Il aborde les groupes de garçons la tête basse, convaincu qu’ils ne veulent pas parler avant même d’avoir ouvert la bouche.

Il s’assoit avec l’autre enfant solitaire, celui qui n’a personne d’autre autour de lui, mais ils sont tous les deux si timides ou maladroits que la conversation s’arrête et qu’ils restent assis dans un silence gênant. Je les regarde, plein d’espoir à chaque fois, et je lutte contre les larmes lorsqu’ils se séparent.

Il pleure parfois à ce sujet, et je pleure avec lui. C’EST UNE VIEILLE ÂME dans le corps d’un garçon qui ne correspond pas. Les collégiens ne sont pas connus pour leur empathie, donc il n’y a pas beaucoup d’enfants qui ont la patience de se lier d’amitié avec l’enfant bizarre. Il semble y avoir de plus en plus d’enfants qui préfèrent le taquiner.

Il sait qu’il est différent. Il sait qu’ils veulent parler de Fortnite, de sport ou même de filles.
Il fait des recherches sur la culture pop, regarde les matchs de football pour avoir des pépites à offrir dans la conversation. Mais son dégoût pour l’arrogance et les faux semblants signifie qu’il a du mal à faire semblant, et les préadolescents sont prompts à repérer un poseur. S’il est conscient qu’il n’est pas comme eux, les préadolescents sont également à l’écoute.

Ils savent qu’il n’est pas comme eux.

Ils ne veulent pas parler avec lui.

Ils sont au même stade de développement que lui – physiquement maladroits, hormonalement débordés, et pas très doués pour prendre position au nom des petits. Le collège est le moment où l’on s’adapte, où l’on va avec la foule, où l’on appartient au groupe.

Et bien qu’il ne s’intègre pas, qu’il ne partage pas tous leurs intérêts, il partage toujours ce désir d’appartenance.

Je partage ce désir d’appartenance.

Je pleure pour lui, mon garçon solitaire.
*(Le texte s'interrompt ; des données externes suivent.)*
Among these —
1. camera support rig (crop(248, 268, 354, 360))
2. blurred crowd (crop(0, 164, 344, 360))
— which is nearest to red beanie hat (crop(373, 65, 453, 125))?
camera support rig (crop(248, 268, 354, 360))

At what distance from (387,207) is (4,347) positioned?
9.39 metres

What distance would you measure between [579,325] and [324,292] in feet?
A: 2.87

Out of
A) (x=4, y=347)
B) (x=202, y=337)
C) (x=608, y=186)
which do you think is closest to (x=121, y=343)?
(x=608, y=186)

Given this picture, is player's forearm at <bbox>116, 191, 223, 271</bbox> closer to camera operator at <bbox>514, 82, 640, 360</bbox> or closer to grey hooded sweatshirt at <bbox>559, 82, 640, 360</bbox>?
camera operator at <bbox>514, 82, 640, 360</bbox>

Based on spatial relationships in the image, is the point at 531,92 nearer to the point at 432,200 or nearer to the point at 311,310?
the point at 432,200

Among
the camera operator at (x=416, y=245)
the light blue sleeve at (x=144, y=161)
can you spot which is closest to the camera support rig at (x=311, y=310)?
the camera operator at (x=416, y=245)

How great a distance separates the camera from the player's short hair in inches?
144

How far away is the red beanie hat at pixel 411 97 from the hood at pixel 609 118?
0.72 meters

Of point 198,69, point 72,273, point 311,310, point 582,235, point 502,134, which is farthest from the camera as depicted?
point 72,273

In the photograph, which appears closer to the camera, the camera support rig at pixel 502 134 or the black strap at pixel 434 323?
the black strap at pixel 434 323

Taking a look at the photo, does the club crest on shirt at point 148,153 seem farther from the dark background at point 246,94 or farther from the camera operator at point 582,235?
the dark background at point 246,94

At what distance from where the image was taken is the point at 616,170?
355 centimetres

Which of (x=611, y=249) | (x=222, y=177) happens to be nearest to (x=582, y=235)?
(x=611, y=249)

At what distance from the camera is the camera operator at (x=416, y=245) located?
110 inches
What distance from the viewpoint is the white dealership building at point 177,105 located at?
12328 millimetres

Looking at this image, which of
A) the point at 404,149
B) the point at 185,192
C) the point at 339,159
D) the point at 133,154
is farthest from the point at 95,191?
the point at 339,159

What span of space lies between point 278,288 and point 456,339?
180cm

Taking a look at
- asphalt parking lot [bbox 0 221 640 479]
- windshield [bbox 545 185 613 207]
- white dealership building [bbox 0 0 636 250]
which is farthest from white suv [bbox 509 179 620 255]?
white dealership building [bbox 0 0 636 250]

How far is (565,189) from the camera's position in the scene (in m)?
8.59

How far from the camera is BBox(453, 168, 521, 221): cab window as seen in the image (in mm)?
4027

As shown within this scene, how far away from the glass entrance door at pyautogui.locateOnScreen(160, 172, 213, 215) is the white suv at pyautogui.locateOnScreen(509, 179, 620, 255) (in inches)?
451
Je suis immensément fière de lui et je sais à quel point sa compagnie est merveilleuse. Je sais aussi combien son cœur est tendre et combien il souffre d’être seul. Je suis furieuse pour lui, furieuse que les enfants puissent être si étroits d’esprit, furieuse que ce qui est si merveilleux chez lui soit ce qui semble le retenir.
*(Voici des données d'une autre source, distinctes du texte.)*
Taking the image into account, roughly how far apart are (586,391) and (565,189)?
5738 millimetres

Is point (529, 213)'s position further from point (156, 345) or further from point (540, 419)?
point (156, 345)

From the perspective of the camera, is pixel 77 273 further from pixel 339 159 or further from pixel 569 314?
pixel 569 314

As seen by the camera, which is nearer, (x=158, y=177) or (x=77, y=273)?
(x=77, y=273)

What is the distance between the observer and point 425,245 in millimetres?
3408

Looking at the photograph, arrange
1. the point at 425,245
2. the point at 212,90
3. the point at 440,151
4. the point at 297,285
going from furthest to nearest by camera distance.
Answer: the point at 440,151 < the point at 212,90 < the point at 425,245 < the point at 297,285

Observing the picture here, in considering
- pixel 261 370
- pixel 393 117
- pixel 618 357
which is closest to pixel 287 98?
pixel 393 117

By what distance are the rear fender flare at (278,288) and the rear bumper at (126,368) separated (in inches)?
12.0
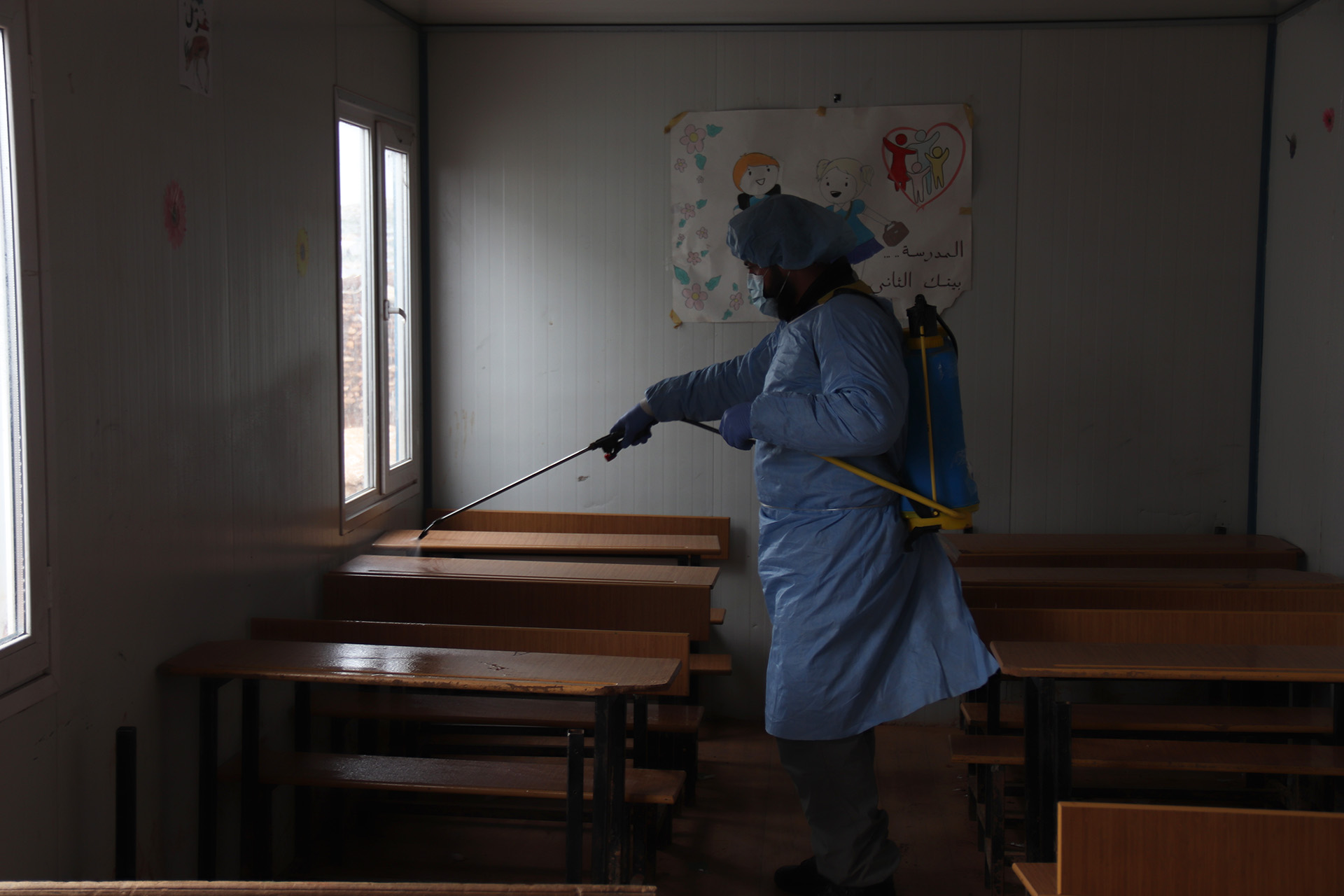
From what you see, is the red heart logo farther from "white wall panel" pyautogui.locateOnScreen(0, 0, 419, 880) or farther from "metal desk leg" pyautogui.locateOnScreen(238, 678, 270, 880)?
"metal desk leg" pyautogui.locateOnScreen(238, 678, 270, 880)

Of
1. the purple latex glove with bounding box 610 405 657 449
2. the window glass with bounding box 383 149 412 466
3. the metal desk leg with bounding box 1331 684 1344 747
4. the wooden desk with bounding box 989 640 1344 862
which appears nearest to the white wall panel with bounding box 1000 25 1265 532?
the metal desk leg with bounding box 1331 684 1344 747

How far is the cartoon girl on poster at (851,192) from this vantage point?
375 cm

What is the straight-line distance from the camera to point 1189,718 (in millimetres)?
2826

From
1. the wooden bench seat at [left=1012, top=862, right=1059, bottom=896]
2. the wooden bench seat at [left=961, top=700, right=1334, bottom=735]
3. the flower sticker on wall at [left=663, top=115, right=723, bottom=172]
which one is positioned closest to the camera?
the wooden bench seat at [left=1012, top=862, right=1059, bottom=896]

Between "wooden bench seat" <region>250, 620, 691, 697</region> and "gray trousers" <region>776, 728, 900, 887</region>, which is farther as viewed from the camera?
"wooden bench seat" <region>250, 620, 691, 697</region>

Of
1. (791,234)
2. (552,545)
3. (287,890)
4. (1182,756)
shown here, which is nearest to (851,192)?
(791,234)

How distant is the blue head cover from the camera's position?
240 cm

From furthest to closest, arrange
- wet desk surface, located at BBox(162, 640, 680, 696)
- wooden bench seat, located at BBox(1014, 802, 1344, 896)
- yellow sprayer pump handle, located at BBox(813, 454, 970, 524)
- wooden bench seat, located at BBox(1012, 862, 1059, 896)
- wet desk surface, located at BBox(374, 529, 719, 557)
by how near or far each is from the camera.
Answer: wet desk surface, located at BBox(374, 529, 719, 557) → yellow sprayer pump handle, located at BBox(813, 454, 970, 524) → wet desk surface, located at BBox(162, 640, 680, 696) → wooden bench seat, located at BBox(1012, 862, 1059, 896) → wooden bench seat, located at BBox(1014, 802, 1344, 896)

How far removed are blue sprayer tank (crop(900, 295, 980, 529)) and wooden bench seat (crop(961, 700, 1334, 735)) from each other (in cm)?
92

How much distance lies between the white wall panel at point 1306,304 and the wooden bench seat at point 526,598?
1.88 m

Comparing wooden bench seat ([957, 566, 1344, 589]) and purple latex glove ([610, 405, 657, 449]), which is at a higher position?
purple latex glove ([610, 405, 657, 449])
Il n’a pas de tribu avec laquelle je peux faire le chauffeur, une équipe avec laquelle se réunir, un ami avec qui faire des blagues internes.

Je suis la meilleure amie de mon fils, et mon cœur de maman se brise.
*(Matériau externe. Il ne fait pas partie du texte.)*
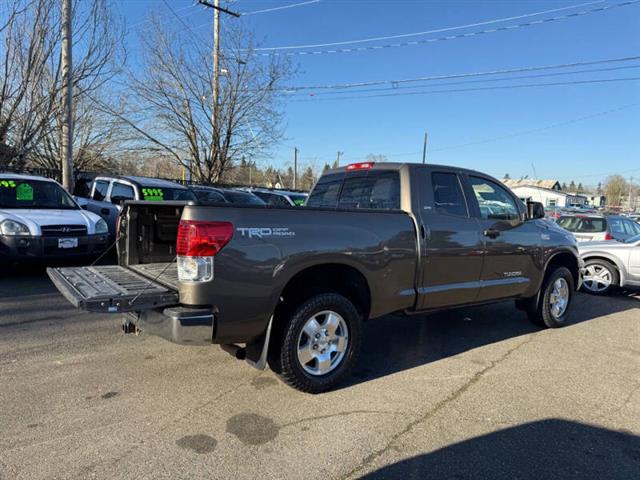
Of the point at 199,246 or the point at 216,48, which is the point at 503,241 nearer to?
the point at 199,246

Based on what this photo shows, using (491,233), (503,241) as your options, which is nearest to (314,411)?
(491,233)

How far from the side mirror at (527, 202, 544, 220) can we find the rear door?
1.19m

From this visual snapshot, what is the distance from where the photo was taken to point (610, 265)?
8.71m

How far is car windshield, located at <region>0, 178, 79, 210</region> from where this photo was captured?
7836mm

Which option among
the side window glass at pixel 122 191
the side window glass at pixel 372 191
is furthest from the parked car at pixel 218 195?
the side window glass at pixel 372 191

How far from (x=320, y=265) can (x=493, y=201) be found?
2658 mm

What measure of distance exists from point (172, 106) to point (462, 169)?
691 inches

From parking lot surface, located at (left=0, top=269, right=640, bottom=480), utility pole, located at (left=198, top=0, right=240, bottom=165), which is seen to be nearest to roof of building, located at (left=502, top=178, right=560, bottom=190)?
utility pole, located at (left=198, top=0, right=240, bottom=165)

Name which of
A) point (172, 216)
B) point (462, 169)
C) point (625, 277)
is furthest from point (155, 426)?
point (625, 277)

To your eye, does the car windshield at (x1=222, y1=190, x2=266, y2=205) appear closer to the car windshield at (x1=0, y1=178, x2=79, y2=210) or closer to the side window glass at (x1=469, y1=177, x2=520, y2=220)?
the car windshield at (x1=0, y1=178, x2=79, y2=210)

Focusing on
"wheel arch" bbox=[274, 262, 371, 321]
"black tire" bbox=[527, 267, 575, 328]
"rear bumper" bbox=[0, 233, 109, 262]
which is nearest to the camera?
"wheel arch" bbox=[274, 262, 371, 321]

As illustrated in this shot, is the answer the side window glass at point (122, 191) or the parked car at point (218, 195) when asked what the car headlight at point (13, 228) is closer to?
the side window glass at point (122, 191)

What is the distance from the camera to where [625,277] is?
28.0 ft

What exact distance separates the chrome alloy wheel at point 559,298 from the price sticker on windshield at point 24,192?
8.59 meters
Je suis le seul ami de mon fils, et mon coeur de maman est brisé.

Je suis honorée de remplir ce rôle pour le moment, mais je sais qu’il a besoin de plus que moi.
Je veux plus pour lui, et il veut plus que moi. Aucune mère n’aspire à être remplacée, mais je veux désespérément abandonner ce rôle.

Je sais que ce ne sera pas toujours comme ça, je sais qu’il trouvera ses semblables. Plus il vieillira, plus le monde s’ouvrira à lui, et je ne cesserai jamais de lui donner des chances d’essayer.

Je sais qu’il finira par trouver au moins un autre enfant excentrique avec qui traîner, ou au moins quelqu’un qui n’est pas sa mère. Je sais qu’il finira par être vu pour ce qu’il est, et non par être rejeté pour ce qu’il n’est pas.

Mais ce jour n’est pas encore arrivé, et en attendant, mon coeur de maman est brisé.